The home mainly provides a home for women who have small children and are unable to pay rent. The women are given work in a chicken farm and the children can go to school and kindergarten. Smaller children are looked after in the home. As soon as the women are financially better off, they rent a flat on their own.. In cases where women and/or their children have illnesses, disabilities or war trauma, their stay in the home is not limited in time.
Due to the constant Russian missile strikes, the Ukrainian energy grid functions very poorly. Electricity is switched off for many hours a day as planned. The purchase of an electric battery station for this home was therefore of paramount importance. Ad Pacem financed the purchase of such a battery station. This was installed in the home at the end of August 2024.
Shipment from Luxembourg of 2 toilet chairs, 1 wheelchair and several pairs of crutches for the internal refugee centre in Dnipro. The equipment was received on 28 June.
Shipment from Luxembourg of medicines and equipment (enteral food for the war-wounded, catheters, antiseptic dressings, post-operative kits, masks and jackets for surgeons) for the Kharkiv hospital.Our shipment was received by the hospital on 18 June.
On the same day, medicines were purchased in Kyiv for soldiers and civilians suffering from war trauma who are being treated at the Vorzel hospital in Ukraine.The money came from a grant from the town of Differdange (L)

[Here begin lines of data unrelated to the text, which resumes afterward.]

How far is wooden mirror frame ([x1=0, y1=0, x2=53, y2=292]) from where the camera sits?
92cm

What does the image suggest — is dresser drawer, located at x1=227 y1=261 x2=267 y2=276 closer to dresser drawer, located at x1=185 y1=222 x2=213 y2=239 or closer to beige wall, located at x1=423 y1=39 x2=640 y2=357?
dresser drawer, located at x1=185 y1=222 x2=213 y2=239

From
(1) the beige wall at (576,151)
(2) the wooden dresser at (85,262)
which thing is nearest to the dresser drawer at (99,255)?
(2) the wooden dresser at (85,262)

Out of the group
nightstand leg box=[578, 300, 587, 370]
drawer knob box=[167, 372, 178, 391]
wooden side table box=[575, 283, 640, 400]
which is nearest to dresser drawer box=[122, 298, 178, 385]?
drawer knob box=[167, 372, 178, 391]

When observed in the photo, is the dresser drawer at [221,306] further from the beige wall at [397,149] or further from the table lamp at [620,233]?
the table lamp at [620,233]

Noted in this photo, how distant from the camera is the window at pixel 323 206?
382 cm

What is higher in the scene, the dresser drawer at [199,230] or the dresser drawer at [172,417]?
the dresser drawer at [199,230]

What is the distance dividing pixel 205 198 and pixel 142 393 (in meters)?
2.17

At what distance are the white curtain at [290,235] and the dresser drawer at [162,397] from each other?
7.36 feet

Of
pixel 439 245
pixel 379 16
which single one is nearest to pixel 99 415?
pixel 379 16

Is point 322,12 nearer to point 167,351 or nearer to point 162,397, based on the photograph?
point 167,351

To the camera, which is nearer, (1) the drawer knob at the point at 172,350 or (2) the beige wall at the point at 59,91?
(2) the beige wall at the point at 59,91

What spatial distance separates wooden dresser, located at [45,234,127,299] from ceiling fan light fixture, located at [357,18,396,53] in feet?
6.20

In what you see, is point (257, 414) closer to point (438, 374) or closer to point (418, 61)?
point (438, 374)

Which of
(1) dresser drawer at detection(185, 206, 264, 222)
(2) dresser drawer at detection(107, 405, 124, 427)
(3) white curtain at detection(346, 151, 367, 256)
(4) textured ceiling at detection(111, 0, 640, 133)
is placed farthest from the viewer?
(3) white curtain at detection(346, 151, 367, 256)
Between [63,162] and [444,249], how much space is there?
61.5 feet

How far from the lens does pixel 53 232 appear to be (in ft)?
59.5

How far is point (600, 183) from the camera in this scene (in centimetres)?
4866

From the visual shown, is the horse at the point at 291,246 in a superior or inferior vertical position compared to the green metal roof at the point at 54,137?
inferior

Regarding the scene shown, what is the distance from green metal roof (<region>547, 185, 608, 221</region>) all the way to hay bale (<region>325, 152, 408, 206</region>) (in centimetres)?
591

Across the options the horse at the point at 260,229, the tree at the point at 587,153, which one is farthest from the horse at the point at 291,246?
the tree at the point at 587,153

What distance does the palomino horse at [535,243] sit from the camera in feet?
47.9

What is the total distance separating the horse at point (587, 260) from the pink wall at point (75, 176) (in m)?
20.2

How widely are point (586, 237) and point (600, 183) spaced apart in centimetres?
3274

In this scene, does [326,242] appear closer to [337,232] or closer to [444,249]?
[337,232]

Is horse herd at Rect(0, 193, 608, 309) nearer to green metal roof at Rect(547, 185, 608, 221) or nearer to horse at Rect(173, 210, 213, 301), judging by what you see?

Clothing, sheets, antiseptics and dressings were sent from Luxembourg on 30 March. They were received at the refugee centre in Dnipro on 4 April and distributed to those in need.
On 23 March, from Luxembourg were sent post-operative dressings, antiseptics, enteral nutrition, orthopaedic cushion and equipment for bed-ridden people were sent. These were received at the Kharkiv hospital on 28 March.
Production of trench candles by the children of Berezhany. The paraffin for the candles was bought by our association in Ukraine. Once made, the candles were delivered at the end of January to the soldiers at the front. In the trenches, they are used to heat food, warm cold hands, provide some light, dry small items of clothing, etc.